Usage Description of the Integrated NNIE

Directory Structures

The converter Directory Structure of the Model Conversion Tool

mindspore-lite-{version}-runtime-linux-x64
└── tools
    └── converter
        └── providers
            └── Hi3516D                # Embedded board model number
                ├── libmslite_nnie_converter.so        # Dynamic library for converting the integrated NNIE
                ├── libmslite_nnie_data_process.so     # Dynamic library for processing NNIE input data
                ├── libnnie_mapper.so        # Dynamic library for building NNIE binary files
                └── third_party       # Third-party dynamic library on which the NNIE depends
                    ├── opencv-4.2.0
                    │   └── libopencv_xxx.so
                    └── protobuf-3.9.0
                        ├── libprotobuf.so
                        └── libprotoc.so

The preceding shows the integration directory structure of the NNIE. For details about other directory structures of the converter, see Converting Models for Inference.

The runtime Directory Structure of the Model Inference Tool

mindspore-lite-{version}-linux-aarch32
└── providers
    └── Hi3516D        # Embedded board model number
        └── libmslite_nnie.so  # Dynamic library of the integrated NNIE
        └── libmslite_proposal.so  # Sample dynamic library of the integrated proposal

The preceding shows the integration directory structure of the NNIE. For details about other directory structures of the inference tool runtime, see Directory Structure.

Using Tools

Converter

Overview

MindSpore Lite provides a tool for offline model conversion.

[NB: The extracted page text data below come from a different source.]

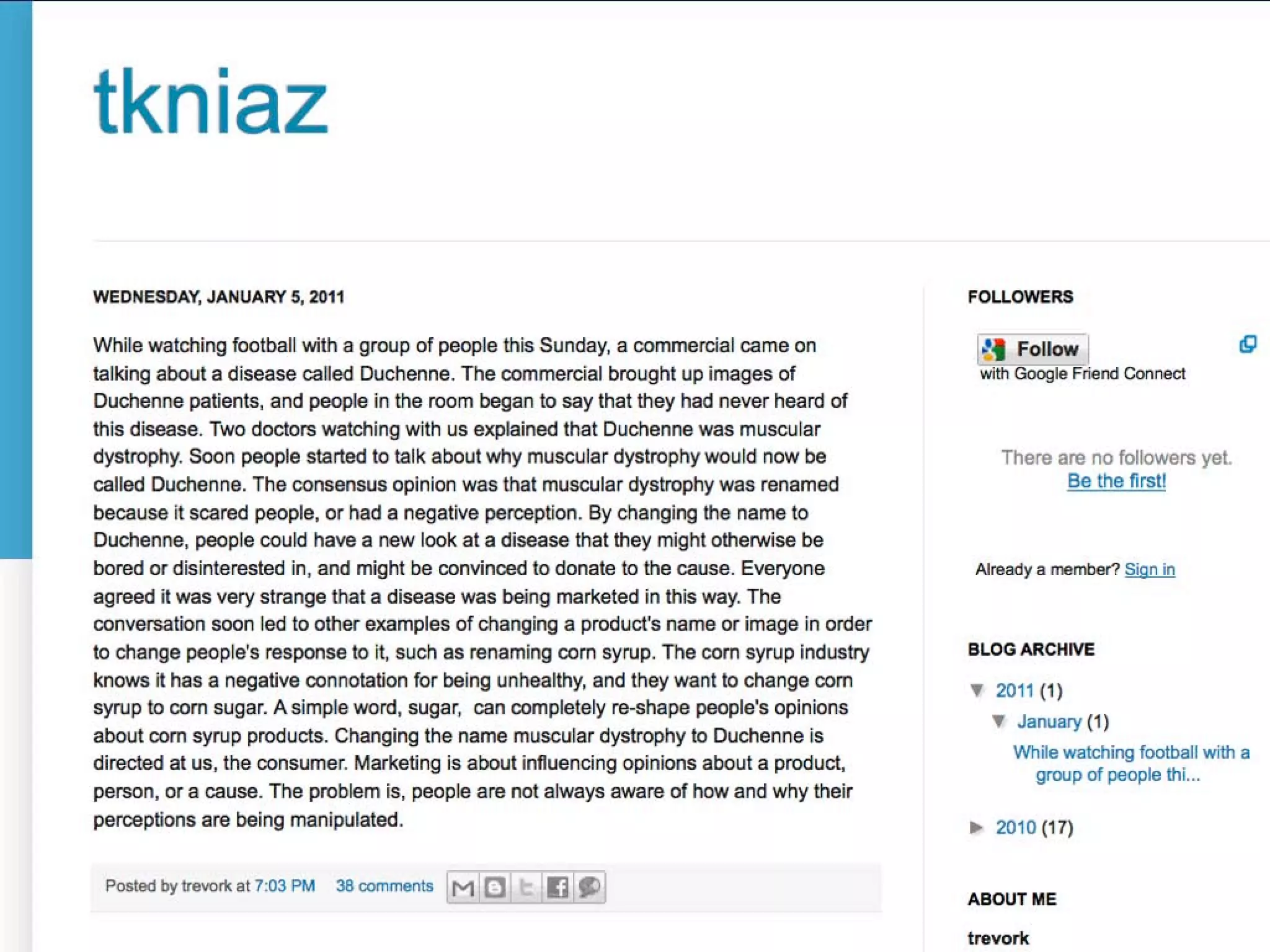 tkniaz

WEDNESDAY, JANUARY 5, 2011

While watching football with a group of people this Sunday, a commercial came on talking about a disease called Duchenne. The commercial brought up images of Duchenne patients, and people in the room began to say that they had never heard of this disease. Two doctors watching with us explained that Duchenne was muscular dystrophy. Soon people started to talk about why muscular dystrophy would now be called Duchenne. The consensus opinion was that muscular dystrophy was renamed because it scared people, or had a negative perception. By changing the name to Duchenne, people could have a new look at a disease that they might otherwise be bored or disinterested in, and might be convinced to donate to the cause. Everyone agreed it was very strange that a disease was being marketed in this way. The conversation soon led to other examples of changing a product's name or image in order to change people's response to it, such as renaming corn syrup. The corn syrup industry knows it has a negative connotation for being unhealthy, and they want to change corn syrup to corn sugar. A simple word, sugar, can completely re-shape people's opinions about corn syrup products. Changing the name muscular dystrophy to Duchenne is directed at us, the consumer. Marketing is about influencing opinions about a product, person, or a cause. The problem is, people are not always aware of how and why their perceptions are being manipulated.

Posted by trevork at 7:03 PM 38 comments

FOLLOWERS

Follow
with Google Friend Connect

There are no followers yet.
Be the first!

Already a member? Sign in

BLOG ARCHIVE

▼ 2011 (1)
▼ January (1)
While watching football with a group of people thi...

► 2010 (17)

ABOUT ME

trevork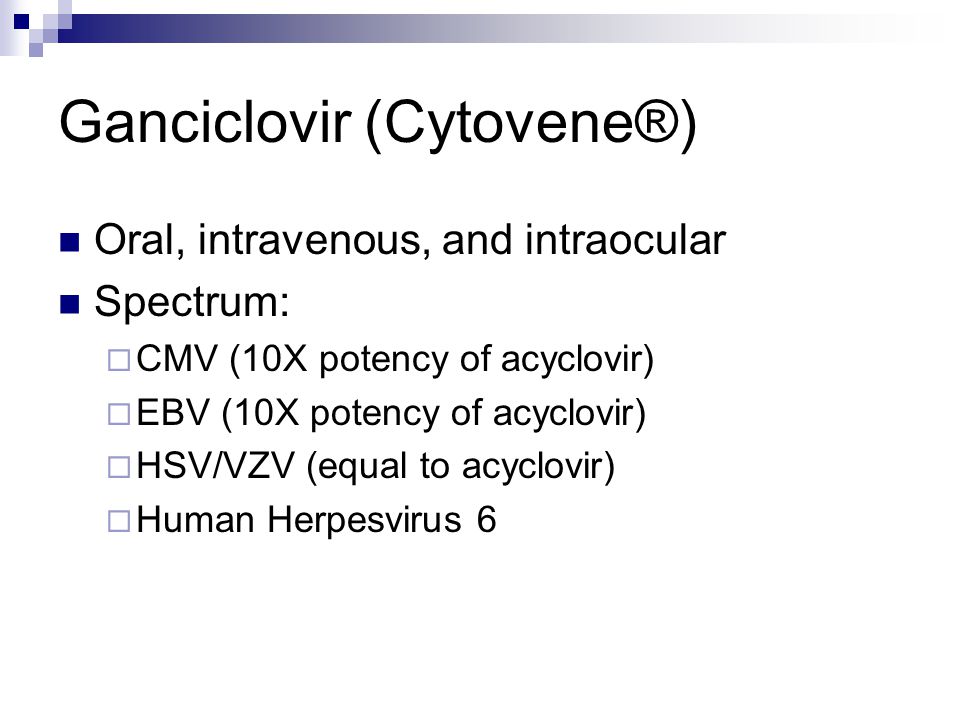 Ganciclovir (Cytovene®)

Oral, intravenous, and intraocular

Spectrum:

CMV (10X potency of acyclovir)

EBV (10X potency of acyclovir)

HSV/VZV (equal to acyclovir)

Human Herpesvirus 6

It can convert models of multiple types into board-dedicated models that support NNIE hardware acceleration inference and can run on the Hi3516 board. The converted NNIE ms model can be used only on the associated embedded board. The runtime inference framework matching the associated embedded board can be used to perform inference. For more information about the conversion tool, see Converting Models for Inference.

Environment Preparation

To use the MindSpore Lite model conversion tool, you need to prepare the environment as follows:

Download NNIE-dedicated converter. Currently, only Linux is supported.
Decompress the downloaded package.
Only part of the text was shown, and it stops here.